Tuesday 12 April 2011

TUBERCULOSIS: Tuberculosis Followed the Fur Trade


Catherine Meyers: 4 April 2011
sn-tbfurtrade.jpg
TB tenacity. French fur traders brought strains of the tuberculosis bacteria (inset) to Canada, where it spread to native populations: : Painting by Frances Anne Hopkins; (inset) CDC

Beaver hats may no longer be chic, but the tuberculosis bacterium has held on to one remnant from the 18th century Canadian fur trade: a genetic signature of how the disease spread from European immigrants to indigenous peoples. The finding may help researchers understand why tuberculosis is so difficult to eradicate.
Throughout history, tuberculosis (TB) has claimed many famous victims, including John Keats and Doc Holliday. Today, approximately one-third of the world's population harbors Mycobacterium tuberculosis, the bacterium that causes TB. Otherwise healthy people can live for decades with TB infections without becoming sick.
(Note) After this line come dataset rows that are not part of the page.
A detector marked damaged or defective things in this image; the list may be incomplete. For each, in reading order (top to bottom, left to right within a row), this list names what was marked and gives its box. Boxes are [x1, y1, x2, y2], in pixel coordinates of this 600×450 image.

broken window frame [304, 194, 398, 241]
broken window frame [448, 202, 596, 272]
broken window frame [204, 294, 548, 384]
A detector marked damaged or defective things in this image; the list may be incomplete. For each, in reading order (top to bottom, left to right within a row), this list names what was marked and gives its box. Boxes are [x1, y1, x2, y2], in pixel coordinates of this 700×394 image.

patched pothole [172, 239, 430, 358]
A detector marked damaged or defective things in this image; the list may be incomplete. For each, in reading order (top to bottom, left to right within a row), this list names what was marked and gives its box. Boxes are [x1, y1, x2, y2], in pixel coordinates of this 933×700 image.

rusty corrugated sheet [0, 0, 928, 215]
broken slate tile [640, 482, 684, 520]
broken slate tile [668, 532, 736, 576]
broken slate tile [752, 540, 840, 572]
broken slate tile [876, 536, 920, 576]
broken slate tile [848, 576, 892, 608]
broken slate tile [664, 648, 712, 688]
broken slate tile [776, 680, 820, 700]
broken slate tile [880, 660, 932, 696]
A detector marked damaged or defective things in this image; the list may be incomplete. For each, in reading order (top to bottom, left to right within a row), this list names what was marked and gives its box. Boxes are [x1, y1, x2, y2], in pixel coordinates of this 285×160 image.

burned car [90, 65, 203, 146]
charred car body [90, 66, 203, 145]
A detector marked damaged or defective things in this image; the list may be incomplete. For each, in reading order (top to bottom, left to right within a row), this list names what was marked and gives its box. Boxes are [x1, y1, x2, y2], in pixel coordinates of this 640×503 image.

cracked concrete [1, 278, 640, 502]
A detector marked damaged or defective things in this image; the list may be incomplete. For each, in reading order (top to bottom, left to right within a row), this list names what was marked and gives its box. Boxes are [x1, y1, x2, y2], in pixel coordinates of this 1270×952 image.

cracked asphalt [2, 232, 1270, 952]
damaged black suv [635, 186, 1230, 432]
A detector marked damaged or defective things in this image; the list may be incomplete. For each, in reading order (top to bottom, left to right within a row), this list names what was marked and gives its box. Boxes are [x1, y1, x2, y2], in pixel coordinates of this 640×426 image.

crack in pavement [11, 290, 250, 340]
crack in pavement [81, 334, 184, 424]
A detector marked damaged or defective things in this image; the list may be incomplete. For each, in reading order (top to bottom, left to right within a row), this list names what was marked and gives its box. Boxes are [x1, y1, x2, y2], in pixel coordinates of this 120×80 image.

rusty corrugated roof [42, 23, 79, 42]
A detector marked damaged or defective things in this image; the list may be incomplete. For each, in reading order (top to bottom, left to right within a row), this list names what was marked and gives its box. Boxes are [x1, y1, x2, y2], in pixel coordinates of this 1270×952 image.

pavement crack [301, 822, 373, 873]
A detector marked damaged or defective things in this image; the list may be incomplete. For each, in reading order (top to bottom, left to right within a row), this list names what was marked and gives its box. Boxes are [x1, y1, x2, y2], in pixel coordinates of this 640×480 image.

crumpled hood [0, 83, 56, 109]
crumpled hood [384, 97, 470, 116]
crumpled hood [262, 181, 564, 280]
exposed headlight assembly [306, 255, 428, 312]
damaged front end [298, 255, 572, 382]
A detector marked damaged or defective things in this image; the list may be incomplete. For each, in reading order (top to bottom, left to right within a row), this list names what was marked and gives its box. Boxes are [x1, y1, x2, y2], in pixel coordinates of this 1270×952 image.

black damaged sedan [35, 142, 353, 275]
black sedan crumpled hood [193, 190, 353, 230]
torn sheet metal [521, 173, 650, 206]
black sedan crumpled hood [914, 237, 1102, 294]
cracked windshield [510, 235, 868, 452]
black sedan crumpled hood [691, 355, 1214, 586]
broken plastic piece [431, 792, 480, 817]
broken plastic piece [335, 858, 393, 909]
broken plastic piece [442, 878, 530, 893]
Only when symptoms, such as a persistent, hacking cough, appear does the disease spread to others who live in close proximity with the sufferer. In 2009, TB killed an estimated 1.7 million people across the globe, according to the World Health Organization.
Infectious disease specialist Caitlin Pepperell of Stanford University in Palo Alto, California, studies TB in indigenous Canadian populations. TB strains evolve their own genetic "fingerprints" over time, but when a fellow researcher sent Pepperell a DNA profile of M. tuberculosis collected from a French Canadian population that didn't live near the native communities, she noticed that both groups harbored TB strains with very similar genetic signatures.
Pepperell and colleagues decided to analyze the genetics of TB bacteria from these Quebecers of European ancestry alongside bacteria from native populations in Ontario, Saskatchewan, and Alberta. Using mathematical modeling and statistical analysis, they traced the spread of a certain strain of tuberculosis, marked by a unique patch of missing DNA, back to a period in the 18th century. During this era, waves of French fur traders ventured into Canada and married indigenous women, bringing TB with them. The disease endured in native communities "at a low, grumbling level" for several decades, Pepperell says. Then, when hide hunters nearly exterminated the buffalo, and encroaching settlers exiled the native people to reservations, the disease exploded into large-scale epidemics in the 19th and 20th centuries.
Pepperell says the key message from the results, published today in the Proceedings of the National Academy of Sciences, is that TB can spread widely and persist at almost unnoticeable levels until stressful conditions, such as crowding or poor nutrition, weaken human hosts and give the bacteria a leg up.
Mathematical biologist Mark Tanaka of the University of New South Wales in Sydney, Australia, says the work is impressive in the way it draws on a diverse set of tools to reconstruct the history of an epidemic. "There are other examples of this kind of integration of information but not to the same degree," he says.
Roman Biek, a biologist at the University of Glasgow in the United Kingdom who studies the ecology and evolution of infectious diseases, agrees that the study paints a fascinating historical picture, but he notes that the results won't rewrite our fundamental understanding of TB disease dynamics.
Pepperell herself draws no specific TB-fighting policy prescriptions from the study. The results do, however, emphasize the tenacity of the disease, she says, by showing how it can hide, undetected, in small populations for long periods of time: "We have thrown a lot of resources at TB, but it has really hung on."